DONOSTIA. Julio Cortázar, su herencia intelectual y literaria, está en todas partes. Aunque nunca se haya enamorado de la Maga leyendo Rayuela o jamás se haya cruzado en su vida con algún cronopio, es muy complicado que alguna de sus muestras de inteligencia no le haya rozado. ¿Ha visto un anuncio de un coche en el que una voz profunda enumera lo que significa regalar un reloj? La idea no pertenece a ningún publicista brillante, sino a un texto (Preámbulo a las instrucciones para dar cuerda al reloj) del escritor argentino. Cortázar estuvo en todas partes. Da fe de ello Viajes, imágenes y otros territorios, la exposición que desde ayer y hasta el 23 de junio acoge el centro de cultura Okendo. La muestra explora el archivo de Aurora Bernárdez, la primera mujer de Julio, y en la que se reproducen todas sus filias: la fotografía (las serie de fotografías de Prosa del Observatorio, Muñeca Rota y Los autonautas de la cosmopista), e cine, sus estancias en París o La India, libros-almanaque o su intensa producción epistolar.

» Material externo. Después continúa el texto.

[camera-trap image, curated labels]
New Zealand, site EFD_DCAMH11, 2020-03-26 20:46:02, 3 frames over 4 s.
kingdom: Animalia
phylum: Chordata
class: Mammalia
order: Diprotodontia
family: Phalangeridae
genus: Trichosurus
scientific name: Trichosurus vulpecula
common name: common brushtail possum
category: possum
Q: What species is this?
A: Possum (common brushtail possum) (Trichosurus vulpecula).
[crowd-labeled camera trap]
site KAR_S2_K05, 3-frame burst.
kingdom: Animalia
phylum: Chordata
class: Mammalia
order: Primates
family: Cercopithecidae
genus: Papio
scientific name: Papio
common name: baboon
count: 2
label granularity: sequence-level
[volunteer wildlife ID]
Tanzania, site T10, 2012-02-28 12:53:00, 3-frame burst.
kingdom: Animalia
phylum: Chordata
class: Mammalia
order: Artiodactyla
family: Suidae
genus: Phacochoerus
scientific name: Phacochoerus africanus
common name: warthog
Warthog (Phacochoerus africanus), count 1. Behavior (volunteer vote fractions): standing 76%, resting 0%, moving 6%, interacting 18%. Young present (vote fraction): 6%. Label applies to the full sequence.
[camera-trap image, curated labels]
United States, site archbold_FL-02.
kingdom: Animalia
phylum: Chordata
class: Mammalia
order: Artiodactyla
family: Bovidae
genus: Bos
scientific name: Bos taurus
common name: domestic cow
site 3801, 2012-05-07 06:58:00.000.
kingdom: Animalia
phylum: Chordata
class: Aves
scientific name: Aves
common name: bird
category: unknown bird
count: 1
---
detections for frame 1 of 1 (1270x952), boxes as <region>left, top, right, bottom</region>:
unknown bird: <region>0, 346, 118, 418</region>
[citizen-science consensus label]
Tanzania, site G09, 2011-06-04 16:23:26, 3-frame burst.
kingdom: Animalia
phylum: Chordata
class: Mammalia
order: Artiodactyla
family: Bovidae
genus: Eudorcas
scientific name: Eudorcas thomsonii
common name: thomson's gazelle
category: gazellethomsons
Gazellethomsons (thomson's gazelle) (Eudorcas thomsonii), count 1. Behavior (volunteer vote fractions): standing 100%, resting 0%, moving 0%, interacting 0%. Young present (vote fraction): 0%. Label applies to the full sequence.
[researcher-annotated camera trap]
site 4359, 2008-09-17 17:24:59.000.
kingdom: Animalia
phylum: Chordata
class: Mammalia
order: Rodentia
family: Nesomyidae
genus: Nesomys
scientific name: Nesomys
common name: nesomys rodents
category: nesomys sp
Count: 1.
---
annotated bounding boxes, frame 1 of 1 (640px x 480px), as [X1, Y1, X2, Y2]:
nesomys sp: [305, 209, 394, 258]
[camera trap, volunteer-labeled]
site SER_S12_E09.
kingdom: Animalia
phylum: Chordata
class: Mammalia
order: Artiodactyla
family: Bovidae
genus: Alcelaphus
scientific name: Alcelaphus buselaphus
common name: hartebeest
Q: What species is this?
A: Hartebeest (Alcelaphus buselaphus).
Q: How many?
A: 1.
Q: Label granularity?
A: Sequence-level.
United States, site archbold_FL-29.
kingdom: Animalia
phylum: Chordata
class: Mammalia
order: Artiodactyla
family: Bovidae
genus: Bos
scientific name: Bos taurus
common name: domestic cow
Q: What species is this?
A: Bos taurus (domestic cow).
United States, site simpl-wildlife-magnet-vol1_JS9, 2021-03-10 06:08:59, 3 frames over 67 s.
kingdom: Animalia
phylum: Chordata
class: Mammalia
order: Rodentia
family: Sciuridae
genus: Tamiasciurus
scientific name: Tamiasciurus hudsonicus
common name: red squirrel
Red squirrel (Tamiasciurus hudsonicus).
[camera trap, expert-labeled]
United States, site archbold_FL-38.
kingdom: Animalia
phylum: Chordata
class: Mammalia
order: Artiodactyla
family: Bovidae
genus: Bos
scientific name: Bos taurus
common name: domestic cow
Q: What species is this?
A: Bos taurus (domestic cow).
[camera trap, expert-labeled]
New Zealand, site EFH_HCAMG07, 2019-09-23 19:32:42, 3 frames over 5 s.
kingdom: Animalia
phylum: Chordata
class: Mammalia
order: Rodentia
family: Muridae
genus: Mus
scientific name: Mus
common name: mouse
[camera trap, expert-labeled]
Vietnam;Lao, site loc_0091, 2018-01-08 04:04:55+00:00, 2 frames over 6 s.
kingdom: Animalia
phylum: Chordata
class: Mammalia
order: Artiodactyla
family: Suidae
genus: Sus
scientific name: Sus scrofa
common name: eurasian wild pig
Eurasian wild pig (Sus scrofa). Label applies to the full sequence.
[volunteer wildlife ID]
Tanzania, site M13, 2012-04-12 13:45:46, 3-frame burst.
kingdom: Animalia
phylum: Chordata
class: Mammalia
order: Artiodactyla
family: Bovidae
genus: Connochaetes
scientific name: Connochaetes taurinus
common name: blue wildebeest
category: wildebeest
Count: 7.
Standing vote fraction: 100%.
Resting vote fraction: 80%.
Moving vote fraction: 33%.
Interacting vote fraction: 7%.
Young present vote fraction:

En coherencia con el carácter juguetón del escritor, la muestra está armada desde una perspectiva lúdica, en la que se proyectan filmaciones realizadas con el Super 8 del escritor, una lupa permite examinar fotografías de muñecas en posturas perversas y el visitante se puede introducir en una caja suspendida que narra el viaje a Solentiname (Nicaragua).
“La exposición presenta a Cortázar desde otra panorámica, no ortodoxa desde el punto de vista literario, sino algo lúdico sobre los aspectos que le apasionaban”, explicó ayer Eva Gimeno, coordinadora de la exposición, que ha sido producida por el CCCB (Centro de Cultura Contemporánea de Barcelona) y que desde 2004 –año en el que se conmemoraba el vigésimo aniversario de la muerte de Cortázar, que hubiera cumplido 90 años– se ha instalado en antes en Valladolid, Canarias, Girona y Santiago de Compostela.